Records from a data source:
╔══
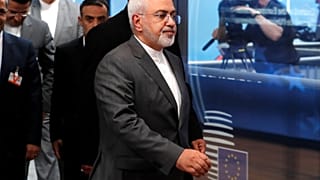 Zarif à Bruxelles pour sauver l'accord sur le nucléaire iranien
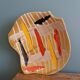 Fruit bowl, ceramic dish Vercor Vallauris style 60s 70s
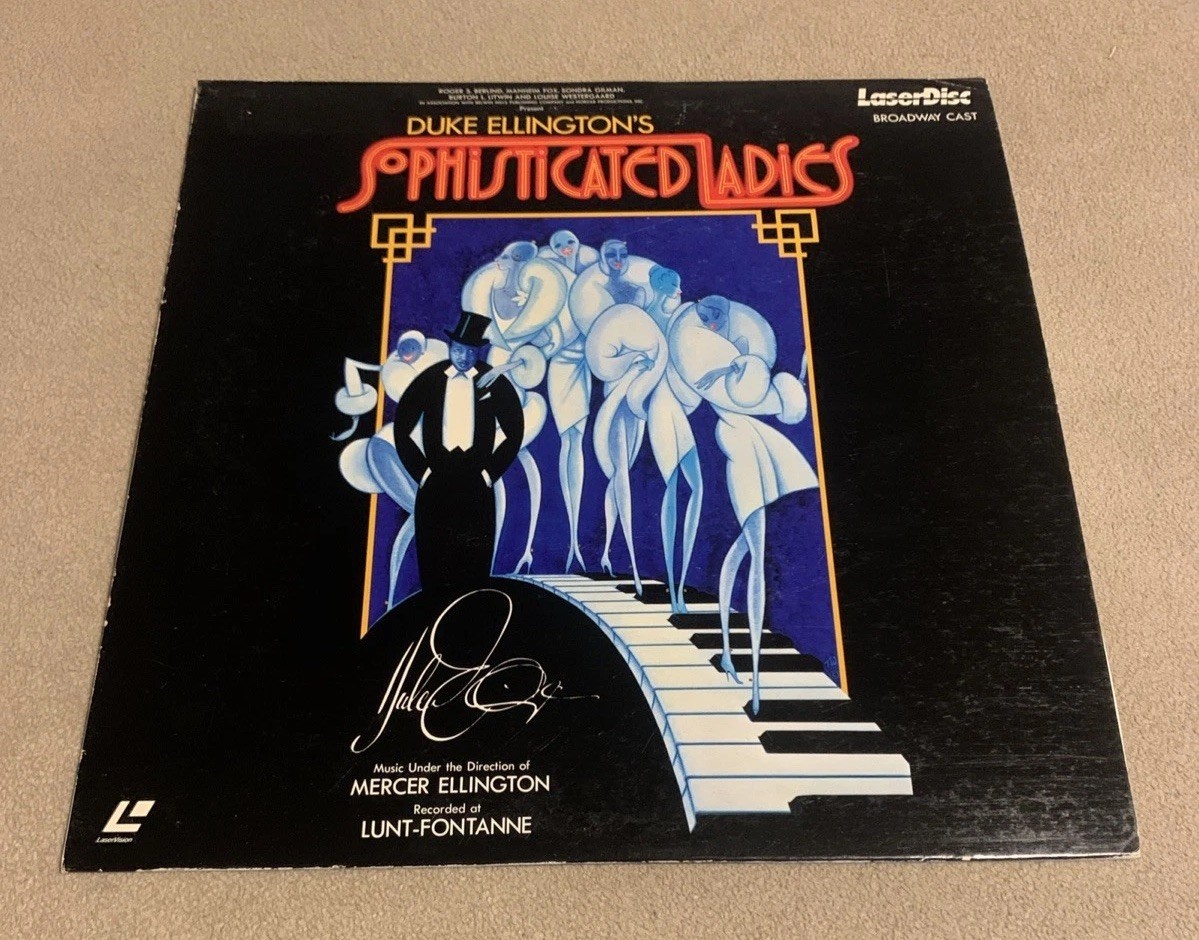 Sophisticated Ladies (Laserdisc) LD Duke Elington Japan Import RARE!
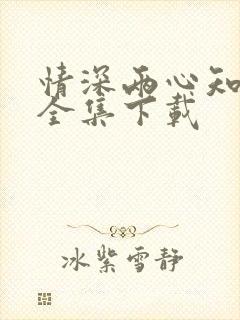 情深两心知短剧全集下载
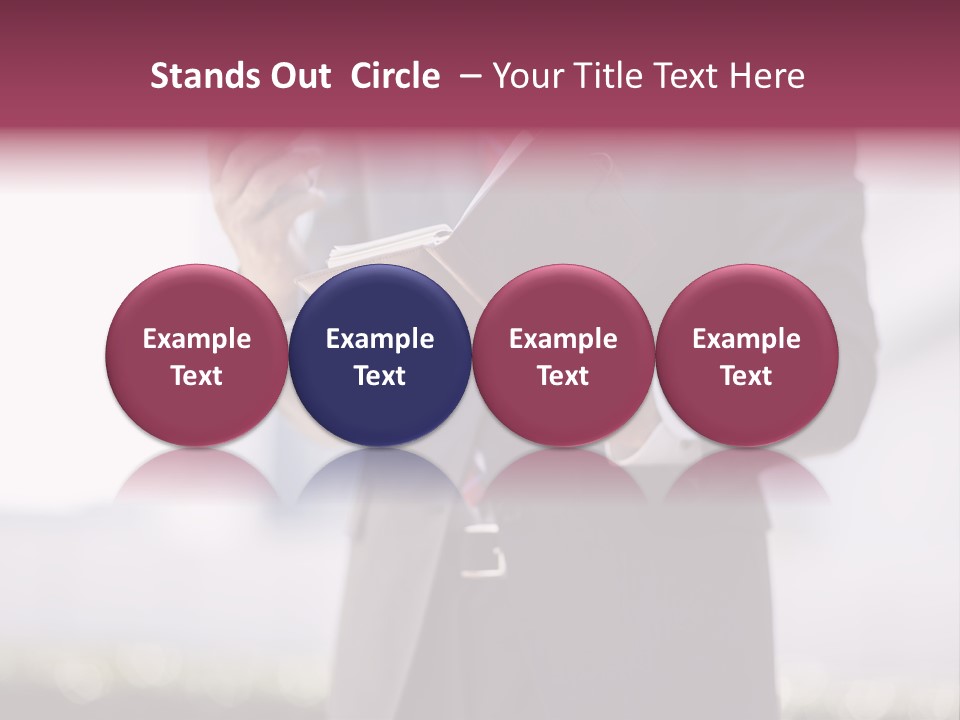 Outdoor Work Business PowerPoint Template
╚══
╔══
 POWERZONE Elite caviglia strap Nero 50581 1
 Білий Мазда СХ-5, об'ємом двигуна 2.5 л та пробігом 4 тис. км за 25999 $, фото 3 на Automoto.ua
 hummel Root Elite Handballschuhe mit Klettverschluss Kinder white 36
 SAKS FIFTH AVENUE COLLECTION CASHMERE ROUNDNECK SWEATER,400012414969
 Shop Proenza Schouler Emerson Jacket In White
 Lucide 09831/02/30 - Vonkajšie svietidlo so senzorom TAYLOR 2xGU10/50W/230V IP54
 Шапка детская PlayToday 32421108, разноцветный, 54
╚══
╔══
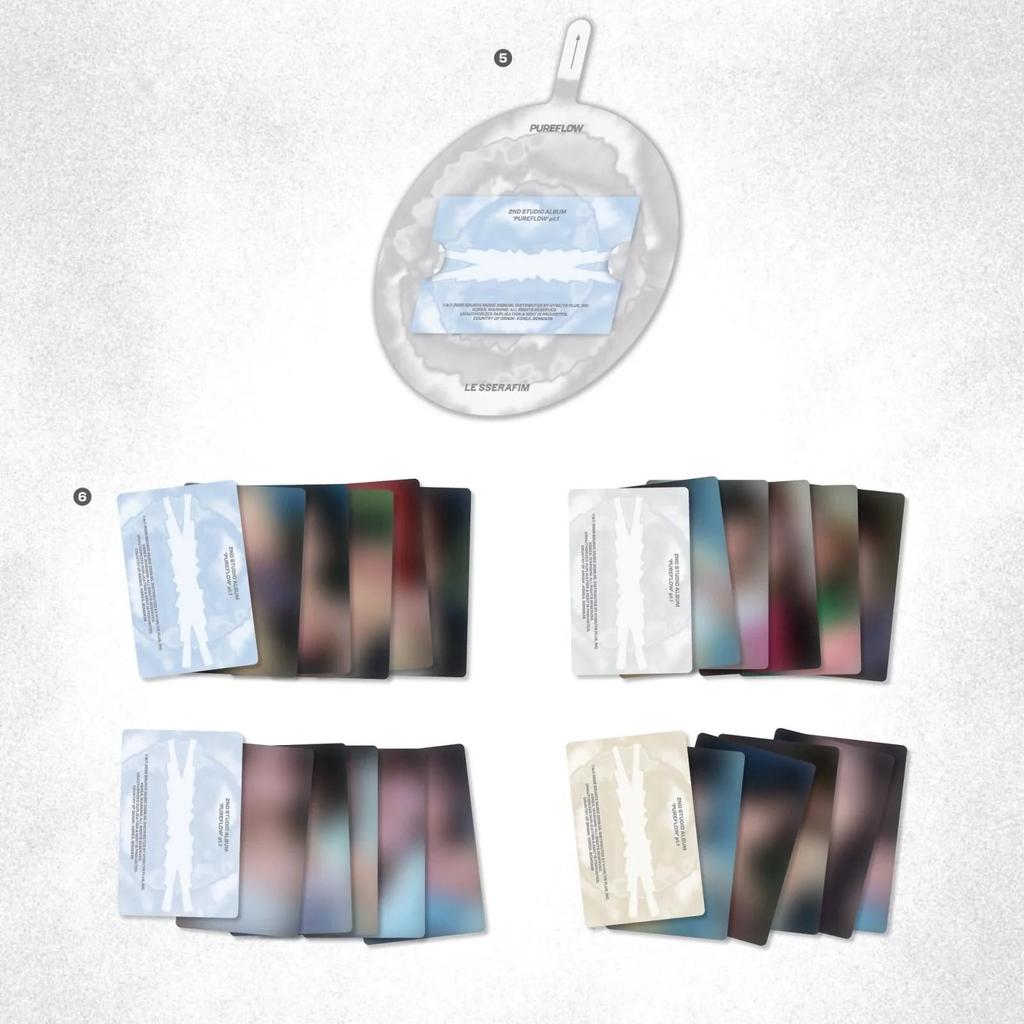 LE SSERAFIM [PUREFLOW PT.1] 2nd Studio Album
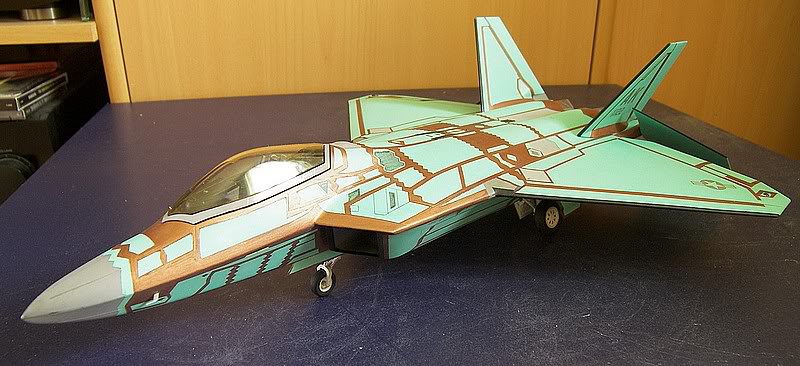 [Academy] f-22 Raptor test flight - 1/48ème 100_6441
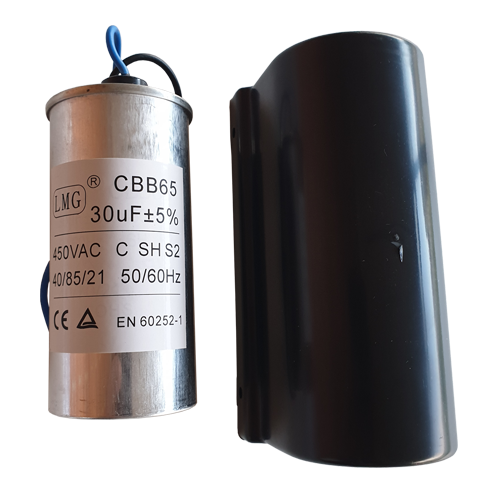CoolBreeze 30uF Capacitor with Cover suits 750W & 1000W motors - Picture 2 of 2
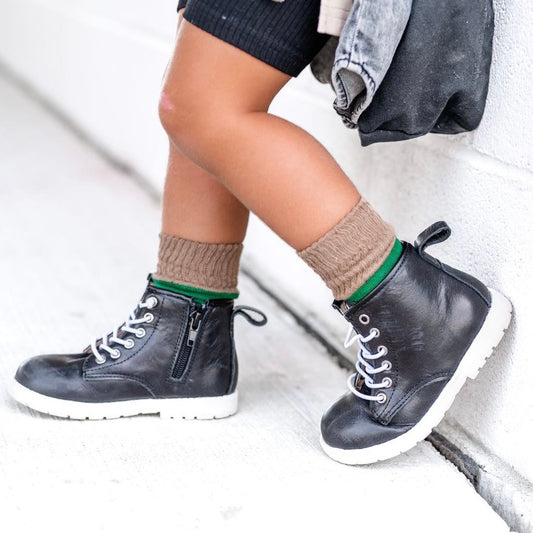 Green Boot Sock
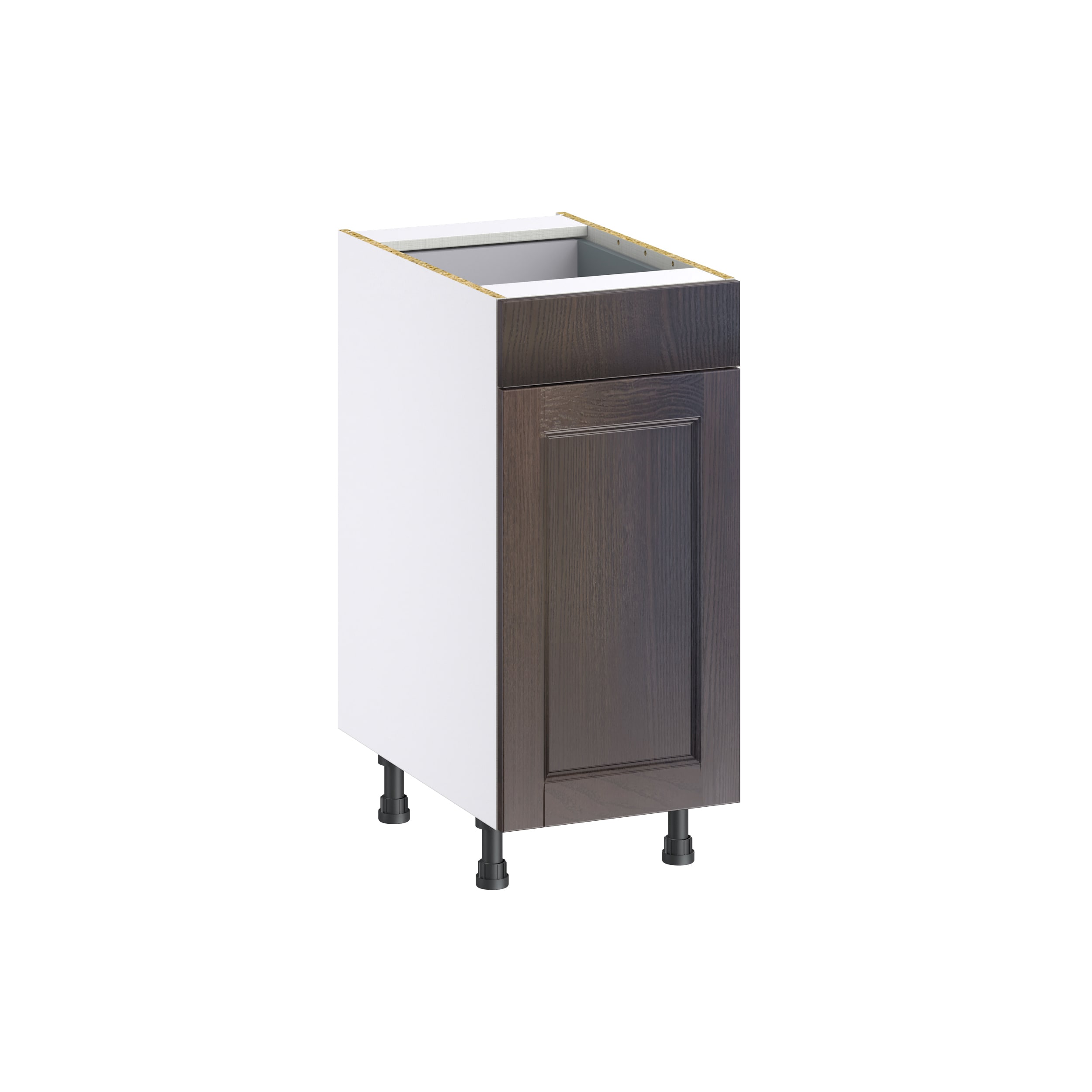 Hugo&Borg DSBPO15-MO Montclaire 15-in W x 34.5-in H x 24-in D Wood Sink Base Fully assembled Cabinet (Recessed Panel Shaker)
╚══
WHAT THE TASK ASKS: Between and including the line above that contains "Zarif à Bruxelles" and the line that contains "Outdoor Work Business PowerPoint Template", restate every line word for word. Pictures stay out.

FINAL ANSWER:
 Zarif à Bruxelles pour sauver l'accord sur le nucléaire iranien
 Fruit bowl, ceramic dish Vercor Vallauris style 60s 70s
 Sophisticated Ladies (Laserdisc) LD Duke Elington Japan Import RARE!
 情深两心知短剧全集下载
 Outdoor Work Business PowerPoint Template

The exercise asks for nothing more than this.